Lamentablemente se presentó el accidente que truncó la vida de tan excelente militar, hijo, esposo, padre y hermano ejemplar. Compañero que nos deja modelo de vida difícil de equiparar.
Nuestros estandartes se han inclinado en los cuarteles, el recuerdo de su vida será perenne en nuestro espíritu, en nuestra mente y en nuestro diario trajinar.
Su sacrificio jamás será en vano, estará enlutado el seno de su hogar y colmada de tristeza la gran familia militar; pero deja como herencia a todos sus compatriotas ejemplo inigualable de convicción y entrega, de amor por Colombia, de sacrificio, de orgullo para su familia y para los soldados colombianos, que, hoy con el corazón adolorido lo despiden y le tributan los más altos honores sólo destinados a los grandes héroes nacionales.
Al despedirlo, expreso a mi hermosa familia, a Martica, a mis dos pequeños amores y nuevas hijas: Tatiana María y María Andrea, el más cariñoso saludo de solidaridad y de tristeza por la partida de “Juango” como cariñosamente le decíamos.
Su imagen querida, su ejemplo, su nobleza, su gallardía, su protección paternal y de hermano quedarán grabados eternamente en mi corazón y en el de nuestras familias y también en el pedestal de la gloria y de la historia de Colombia como símbolo de entrega absoluta y compromiso inquebrantable con su patria.
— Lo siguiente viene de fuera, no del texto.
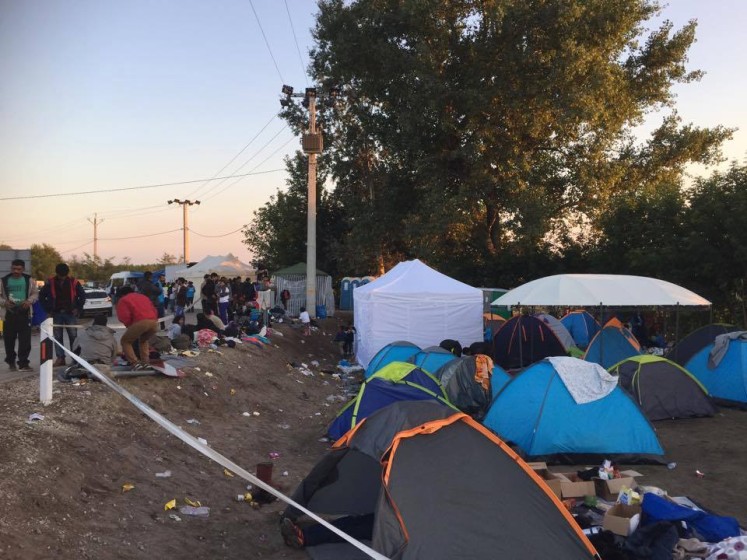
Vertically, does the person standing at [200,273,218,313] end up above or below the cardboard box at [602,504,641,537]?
above

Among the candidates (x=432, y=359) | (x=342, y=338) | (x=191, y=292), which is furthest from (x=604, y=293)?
(x=191, y=292)

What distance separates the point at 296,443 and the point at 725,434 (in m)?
7.13

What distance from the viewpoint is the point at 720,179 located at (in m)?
19.7

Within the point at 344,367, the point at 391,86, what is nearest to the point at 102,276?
the point at 391,86

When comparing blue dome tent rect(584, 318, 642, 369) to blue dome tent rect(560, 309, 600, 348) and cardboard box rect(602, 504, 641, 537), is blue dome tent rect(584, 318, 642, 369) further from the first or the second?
cardboard box rect(602, 504, 641, 537)

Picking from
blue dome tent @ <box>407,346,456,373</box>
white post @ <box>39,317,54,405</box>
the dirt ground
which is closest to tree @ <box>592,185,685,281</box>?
the dirt ground

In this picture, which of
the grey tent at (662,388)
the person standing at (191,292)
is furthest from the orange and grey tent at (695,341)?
the person standing at (191,292)

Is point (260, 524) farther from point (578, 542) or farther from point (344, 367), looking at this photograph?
point (344, 367)

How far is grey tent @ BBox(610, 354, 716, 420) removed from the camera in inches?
454

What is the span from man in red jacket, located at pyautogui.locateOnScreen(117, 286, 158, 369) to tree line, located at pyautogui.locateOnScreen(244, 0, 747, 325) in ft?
54.1

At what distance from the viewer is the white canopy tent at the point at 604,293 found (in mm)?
13000

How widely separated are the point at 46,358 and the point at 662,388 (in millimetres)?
10080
El Ejército Nacional esáa de luto, este duelo institucional invita a una reflexión sobre la hora que vivimos; invita a desplegar con la misma fortaleza y decisión, como lo hizo nuestro valiente oficial, toda la capacidad que se anida en nuestro ser, para afrontar este inmenso reto, que recibimos con la altura propia de nuestra hidalguía, al que respondemos con el temple y gallardía de soldados y con las armas que nos ha entregado la republica para defender la vida, honra y bienes del pueblo colombiano.
Juan Gonzalo, cumpliste con tu misión a cabalidad, puedes partir en paz y seguro de que nosotros continuaremos nuestro camino con la seguridad de que tú nos estarás acompañando y guiando desde el sitio especial en que Dios te ha puesto en su reino, ahora eres un soldado de Dios.
Imploramos al supremo creador, lo acoja en su seno, y nos brinde la fortaleza, para que desde el sitio donde nos encontremos, nuestro duelo lo convirtamos en permanente lucha, por la paz y progreso de Colombia.